What the task requires
Reproduce the records from the line containing "Among (A) steep" through the line containing "How far away from the viewer", including both of those lines. Leave out the pictures.

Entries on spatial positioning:
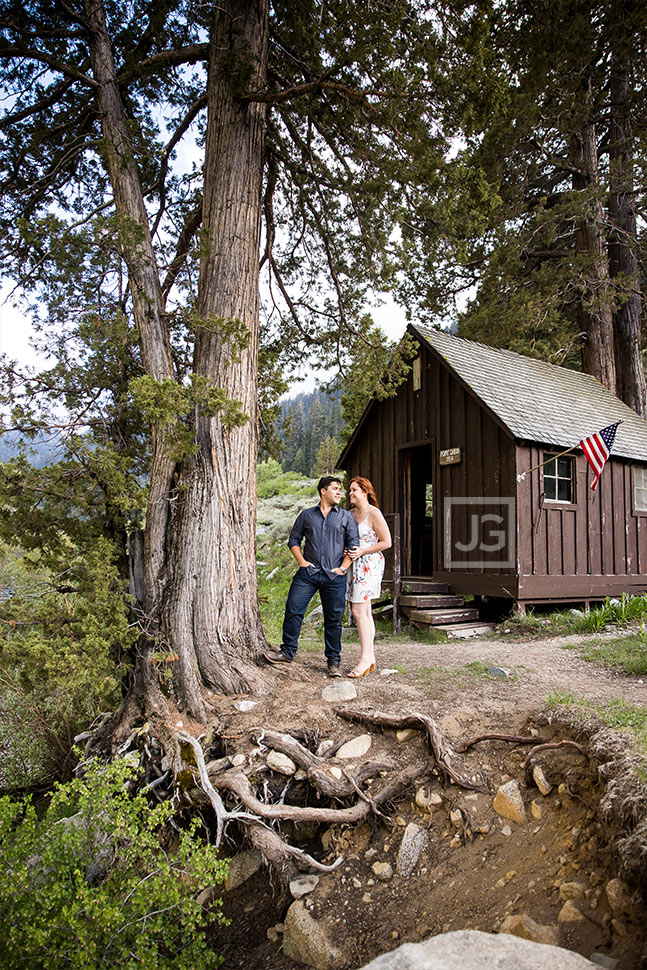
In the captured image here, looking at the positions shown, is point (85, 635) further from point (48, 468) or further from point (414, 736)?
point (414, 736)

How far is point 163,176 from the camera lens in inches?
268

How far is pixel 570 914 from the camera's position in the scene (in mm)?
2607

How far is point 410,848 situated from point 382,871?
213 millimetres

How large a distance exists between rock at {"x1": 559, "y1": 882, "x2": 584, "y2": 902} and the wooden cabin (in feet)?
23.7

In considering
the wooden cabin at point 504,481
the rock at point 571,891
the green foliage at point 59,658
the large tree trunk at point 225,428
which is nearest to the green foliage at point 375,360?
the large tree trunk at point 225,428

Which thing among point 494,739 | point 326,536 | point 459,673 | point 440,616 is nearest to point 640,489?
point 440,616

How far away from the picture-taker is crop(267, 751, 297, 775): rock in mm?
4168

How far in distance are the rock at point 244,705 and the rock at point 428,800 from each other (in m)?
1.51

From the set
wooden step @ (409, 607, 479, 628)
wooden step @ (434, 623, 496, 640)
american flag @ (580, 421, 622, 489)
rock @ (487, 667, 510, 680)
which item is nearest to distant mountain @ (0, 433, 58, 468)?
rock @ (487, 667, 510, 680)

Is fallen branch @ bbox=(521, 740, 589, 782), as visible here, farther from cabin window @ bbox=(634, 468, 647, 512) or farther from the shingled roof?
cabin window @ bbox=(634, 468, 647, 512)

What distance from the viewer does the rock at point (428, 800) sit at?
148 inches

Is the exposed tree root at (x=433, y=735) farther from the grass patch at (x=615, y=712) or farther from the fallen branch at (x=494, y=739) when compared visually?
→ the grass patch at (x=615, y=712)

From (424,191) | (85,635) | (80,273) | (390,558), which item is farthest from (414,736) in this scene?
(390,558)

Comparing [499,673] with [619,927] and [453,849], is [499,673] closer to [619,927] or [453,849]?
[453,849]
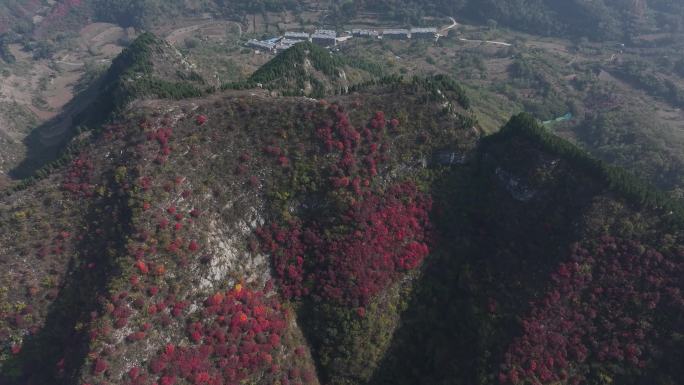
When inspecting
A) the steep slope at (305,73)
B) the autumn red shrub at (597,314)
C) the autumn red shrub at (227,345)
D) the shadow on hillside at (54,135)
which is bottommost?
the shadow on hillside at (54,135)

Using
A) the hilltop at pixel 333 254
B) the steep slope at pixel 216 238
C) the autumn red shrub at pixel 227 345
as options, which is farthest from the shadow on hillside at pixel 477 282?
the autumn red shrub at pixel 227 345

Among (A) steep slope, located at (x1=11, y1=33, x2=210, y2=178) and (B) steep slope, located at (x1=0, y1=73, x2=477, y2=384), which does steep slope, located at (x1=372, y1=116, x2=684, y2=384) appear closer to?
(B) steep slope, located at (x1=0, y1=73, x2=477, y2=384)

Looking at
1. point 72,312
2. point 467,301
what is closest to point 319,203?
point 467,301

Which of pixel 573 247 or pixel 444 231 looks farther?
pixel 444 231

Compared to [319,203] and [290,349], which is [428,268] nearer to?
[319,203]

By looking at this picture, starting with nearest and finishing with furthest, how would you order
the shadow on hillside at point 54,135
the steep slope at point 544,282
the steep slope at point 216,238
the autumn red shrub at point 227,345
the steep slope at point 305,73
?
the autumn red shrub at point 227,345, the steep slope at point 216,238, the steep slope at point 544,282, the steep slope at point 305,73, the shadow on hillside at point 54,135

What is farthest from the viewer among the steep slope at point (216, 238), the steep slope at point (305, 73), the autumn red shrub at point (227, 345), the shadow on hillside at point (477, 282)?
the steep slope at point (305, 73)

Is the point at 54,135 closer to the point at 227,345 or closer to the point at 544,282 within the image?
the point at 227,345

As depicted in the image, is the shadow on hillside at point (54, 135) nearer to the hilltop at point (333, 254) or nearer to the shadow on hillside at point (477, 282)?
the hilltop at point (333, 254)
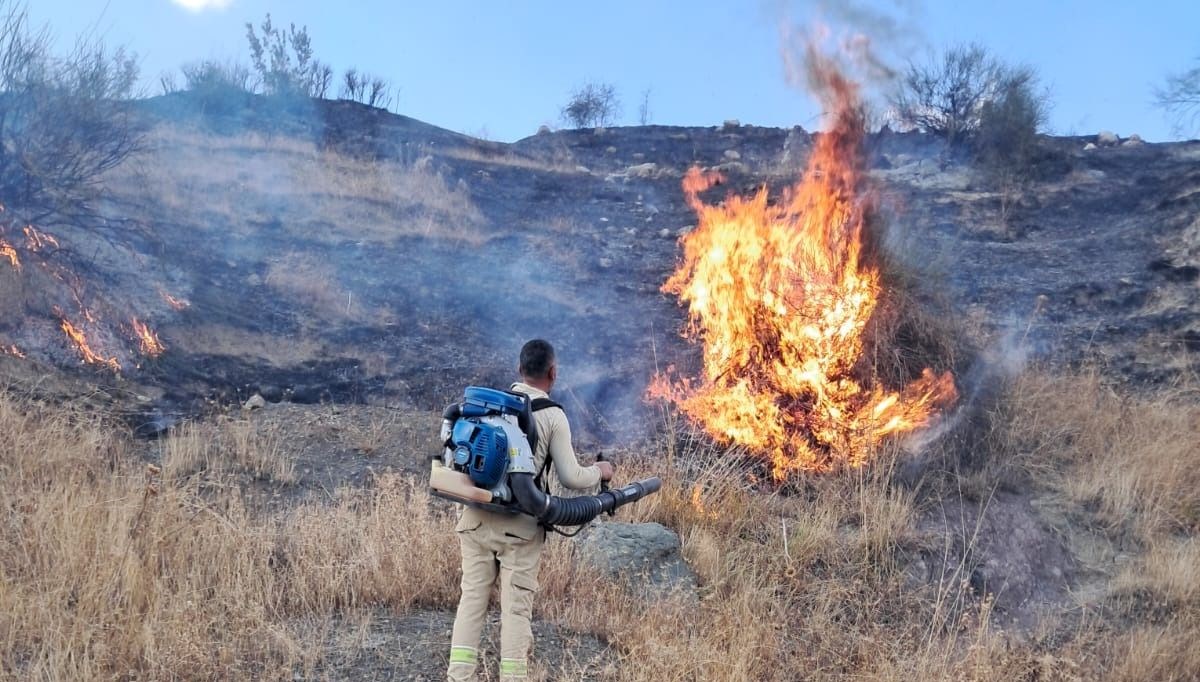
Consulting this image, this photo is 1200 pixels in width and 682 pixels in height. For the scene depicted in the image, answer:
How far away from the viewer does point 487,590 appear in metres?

--

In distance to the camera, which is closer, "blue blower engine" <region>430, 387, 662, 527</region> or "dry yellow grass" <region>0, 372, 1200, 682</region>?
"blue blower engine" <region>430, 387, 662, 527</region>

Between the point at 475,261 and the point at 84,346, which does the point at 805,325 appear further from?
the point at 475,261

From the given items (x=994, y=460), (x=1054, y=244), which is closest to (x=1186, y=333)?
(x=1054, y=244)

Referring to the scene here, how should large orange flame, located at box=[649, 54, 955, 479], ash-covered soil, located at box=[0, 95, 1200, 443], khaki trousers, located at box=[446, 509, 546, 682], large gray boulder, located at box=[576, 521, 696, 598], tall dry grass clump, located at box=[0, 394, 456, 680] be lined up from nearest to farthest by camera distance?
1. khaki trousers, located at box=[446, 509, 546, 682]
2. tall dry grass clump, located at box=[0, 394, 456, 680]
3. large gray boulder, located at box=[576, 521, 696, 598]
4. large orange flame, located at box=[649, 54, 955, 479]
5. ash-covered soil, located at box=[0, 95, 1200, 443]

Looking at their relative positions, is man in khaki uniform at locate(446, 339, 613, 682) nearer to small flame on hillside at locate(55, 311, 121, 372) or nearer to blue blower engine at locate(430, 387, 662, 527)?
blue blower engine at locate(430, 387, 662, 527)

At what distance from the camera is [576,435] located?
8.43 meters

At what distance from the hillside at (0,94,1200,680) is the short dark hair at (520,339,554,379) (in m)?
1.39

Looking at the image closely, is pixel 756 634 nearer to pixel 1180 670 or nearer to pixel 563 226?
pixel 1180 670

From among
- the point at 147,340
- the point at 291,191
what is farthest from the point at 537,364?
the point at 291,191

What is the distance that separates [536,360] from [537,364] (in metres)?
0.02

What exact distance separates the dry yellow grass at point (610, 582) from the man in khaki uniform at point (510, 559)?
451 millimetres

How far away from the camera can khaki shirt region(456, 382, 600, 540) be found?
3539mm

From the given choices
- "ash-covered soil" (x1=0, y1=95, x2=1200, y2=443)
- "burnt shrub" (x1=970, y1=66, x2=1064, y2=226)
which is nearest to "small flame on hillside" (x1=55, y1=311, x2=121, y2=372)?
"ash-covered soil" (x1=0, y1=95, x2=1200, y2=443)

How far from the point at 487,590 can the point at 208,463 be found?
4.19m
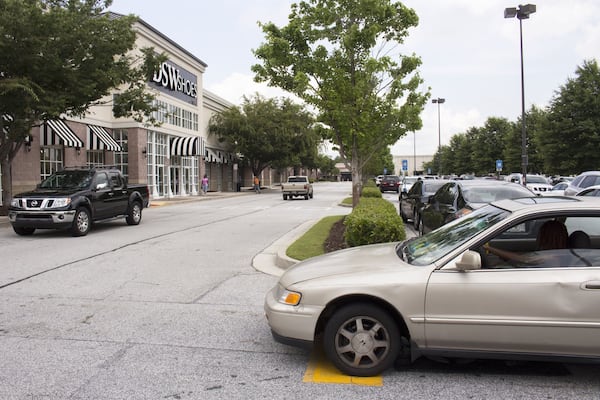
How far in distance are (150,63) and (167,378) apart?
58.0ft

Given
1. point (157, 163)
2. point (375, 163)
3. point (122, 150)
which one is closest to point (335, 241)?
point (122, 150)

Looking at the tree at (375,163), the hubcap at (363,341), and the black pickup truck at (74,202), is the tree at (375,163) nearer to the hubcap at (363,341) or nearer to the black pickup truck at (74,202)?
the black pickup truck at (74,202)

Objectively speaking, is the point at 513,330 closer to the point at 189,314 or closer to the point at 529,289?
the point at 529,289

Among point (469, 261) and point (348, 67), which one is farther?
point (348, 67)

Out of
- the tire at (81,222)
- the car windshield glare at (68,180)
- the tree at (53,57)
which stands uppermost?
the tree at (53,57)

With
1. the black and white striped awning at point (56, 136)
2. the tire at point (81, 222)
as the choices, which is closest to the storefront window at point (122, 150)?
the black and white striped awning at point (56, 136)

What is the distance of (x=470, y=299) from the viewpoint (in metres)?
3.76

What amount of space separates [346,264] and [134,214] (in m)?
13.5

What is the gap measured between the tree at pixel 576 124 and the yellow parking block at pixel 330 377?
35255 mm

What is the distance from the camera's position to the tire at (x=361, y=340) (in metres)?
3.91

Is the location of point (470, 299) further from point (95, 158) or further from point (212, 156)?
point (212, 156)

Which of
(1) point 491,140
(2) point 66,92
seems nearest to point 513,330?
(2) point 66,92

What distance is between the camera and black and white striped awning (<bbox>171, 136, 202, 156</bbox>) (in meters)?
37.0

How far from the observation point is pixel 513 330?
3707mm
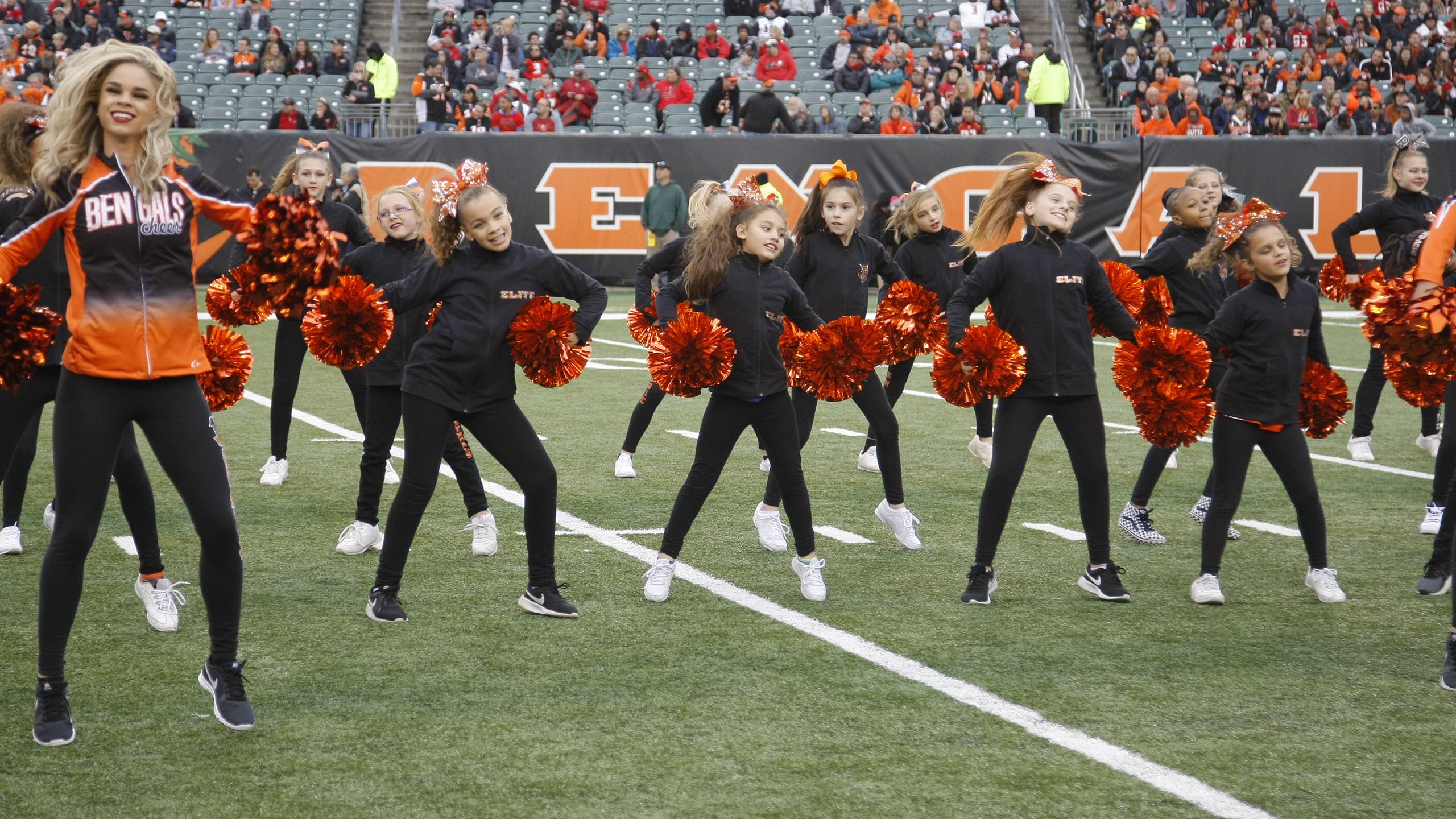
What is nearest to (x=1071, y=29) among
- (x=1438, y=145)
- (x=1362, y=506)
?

...

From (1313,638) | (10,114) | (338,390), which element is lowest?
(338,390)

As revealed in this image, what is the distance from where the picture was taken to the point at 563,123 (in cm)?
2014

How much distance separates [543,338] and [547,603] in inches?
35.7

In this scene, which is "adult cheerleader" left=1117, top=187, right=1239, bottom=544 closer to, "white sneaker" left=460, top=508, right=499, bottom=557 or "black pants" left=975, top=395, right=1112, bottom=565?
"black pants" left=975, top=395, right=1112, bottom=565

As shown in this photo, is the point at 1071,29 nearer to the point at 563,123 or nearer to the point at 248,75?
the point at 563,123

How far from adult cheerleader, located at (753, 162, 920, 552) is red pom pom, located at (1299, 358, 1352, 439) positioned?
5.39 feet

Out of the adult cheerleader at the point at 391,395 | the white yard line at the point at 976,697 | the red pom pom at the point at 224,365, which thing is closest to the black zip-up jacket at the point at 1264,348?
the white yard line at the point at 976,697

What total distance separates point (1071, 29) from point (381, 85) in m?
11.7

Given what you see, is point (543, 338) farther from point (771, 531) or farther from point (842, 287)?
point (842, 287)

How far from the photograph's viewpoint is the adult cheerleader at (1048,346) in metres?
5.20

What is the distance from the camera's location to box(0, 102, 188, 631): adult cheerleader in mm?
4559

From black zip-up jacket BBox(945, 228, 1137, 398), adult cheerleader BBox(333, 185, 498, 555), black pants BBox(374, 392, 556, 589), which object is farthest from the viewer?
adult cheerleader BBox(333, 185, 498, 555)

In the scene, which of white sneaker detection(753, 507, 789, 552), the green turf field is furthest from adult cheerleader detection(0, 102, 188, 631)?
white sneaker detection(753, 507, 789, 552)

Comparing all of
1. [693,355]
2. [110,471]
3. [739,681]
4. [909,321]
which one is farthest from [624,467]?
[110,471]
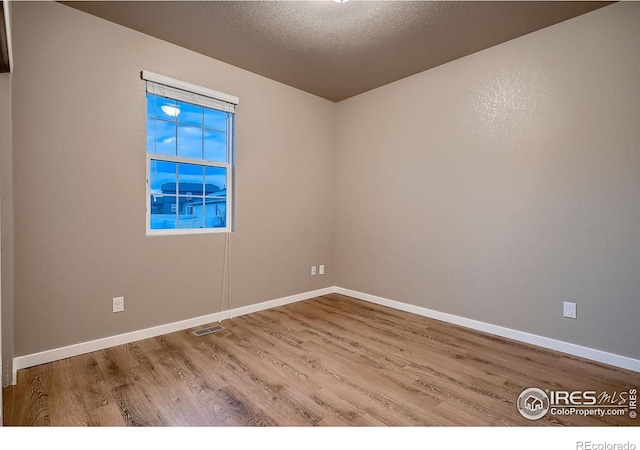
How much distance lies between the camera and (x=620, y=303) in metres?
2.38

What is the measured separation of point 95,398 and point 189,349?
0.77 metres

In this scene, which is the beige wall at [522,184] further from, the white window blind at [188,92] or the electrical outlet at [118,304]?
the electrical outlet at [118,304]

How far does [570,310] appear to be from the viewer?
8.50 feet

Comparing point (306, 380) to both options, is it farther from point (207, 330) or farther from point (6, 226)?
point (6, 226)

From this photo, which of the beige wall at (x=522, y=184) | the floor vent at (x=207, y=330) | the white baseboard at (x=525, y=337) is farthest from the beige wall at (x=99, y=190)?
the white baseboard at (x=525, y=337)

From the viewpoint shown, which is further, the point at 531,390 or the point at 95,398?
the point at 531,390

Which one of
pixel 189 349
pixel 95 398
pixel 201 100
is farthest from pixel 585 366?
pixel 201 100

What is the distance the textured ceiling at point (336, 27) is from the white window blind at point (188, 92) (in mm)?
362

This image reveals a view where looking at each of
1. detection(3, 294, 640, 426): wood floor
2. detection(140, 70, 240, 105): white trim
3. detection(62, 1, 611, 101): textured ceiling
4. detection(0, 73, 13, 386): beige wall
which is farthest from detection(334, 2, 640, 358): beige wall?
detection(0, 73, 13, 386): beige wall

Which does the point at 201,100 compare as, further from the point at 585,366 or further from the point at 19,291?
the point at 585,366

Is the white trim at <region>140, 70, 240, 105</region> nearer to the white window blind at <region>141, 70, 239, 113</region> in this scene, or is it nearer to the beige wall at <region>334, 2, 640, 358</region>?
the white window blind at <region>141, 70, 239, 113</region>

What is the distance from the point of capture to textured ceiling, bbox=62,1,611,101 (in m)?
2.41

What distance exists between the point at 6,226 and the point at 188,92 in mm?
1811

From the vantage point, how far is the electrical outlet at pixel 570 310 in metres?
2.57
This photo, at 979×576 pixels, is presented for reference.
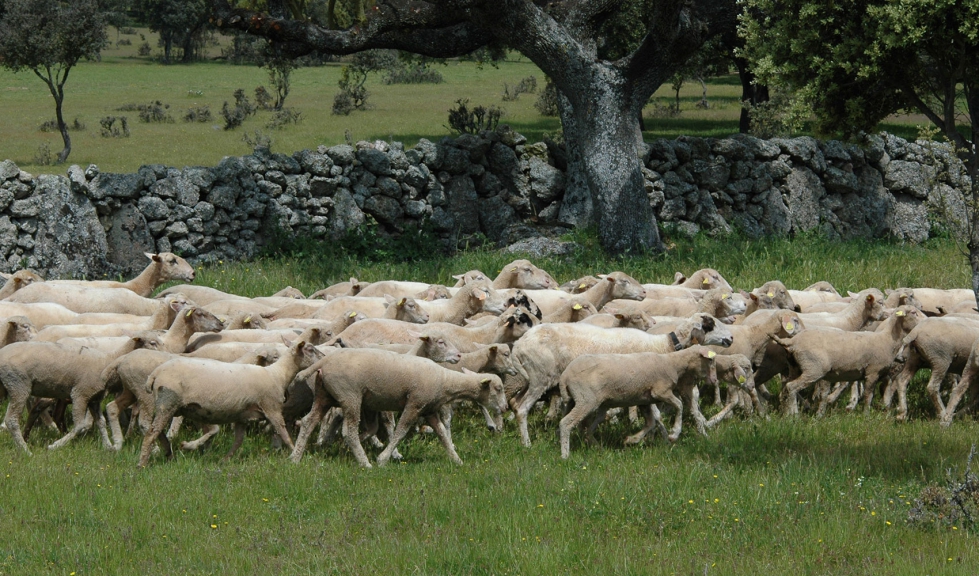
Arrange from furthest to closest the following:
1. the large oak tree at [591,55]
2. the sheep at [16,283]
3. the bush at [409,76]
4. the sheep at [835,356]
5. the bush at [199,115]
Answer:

Result
Among (A) steep slope, located at (x1=11, y1=33, x2=210, y2=178) and (B) steep slope, located at (x1=0, y1=73, x2=477, y2=384), which does steep slope, located at (x1=372, y1=116, x2=684, y2=384) appear closer to?
(B) steep slope, located at (x1=0, y1=73, x2=477, y2=384)

Looking at
1. point 72,312
2. point 467,301
what is closest to point 319,203?
point 467,301

Which of pixel 573 247 or pixel 444 231 looks farther?
pixel 444 231

Compared to [319,203] and [290,349], which is [428,268] nearer to?
[319,203]

By looking at this picture, starting with nearest and finishing with furthest, how would you order
the shadow on hillside at point 54,135
the steep slope at point 544,282
the steep slope at point 216,238
the autumn red shrub at point 227,345
the steep slope at point 305,73
?
the autumn red shrub at point 227,345, the steep slope at point 216,238, the steep slope at point 544,282, the steep slope at point 305,73, the shadow on hillside at point 54,135

What is farthest from the viewer among the steep slope at point (216, 238), the steep slope at point (305, 73), the autumn red shrub at point (227, 345), the shadow on hillside at point (477, 282)?
the steep slope at point (305, 73)

Is the point at 54,135 closer to the point at 227,345 or closer to the point at 544,282 within the image?
the point at 227,345

As depicted in the image, is the shadow on hillside at point (54, 135) nearer to the hilltop at point (333, 254) or nearer to the shadow on hillside at point (477, 282)?
the hilltop at point (333, 254)
Consulting this image, this photo is 1200 pixels in width and 682 pixels in height. For the scene depicted in the image, answer:
How far away from the viewer does point 487,590 appear in metres?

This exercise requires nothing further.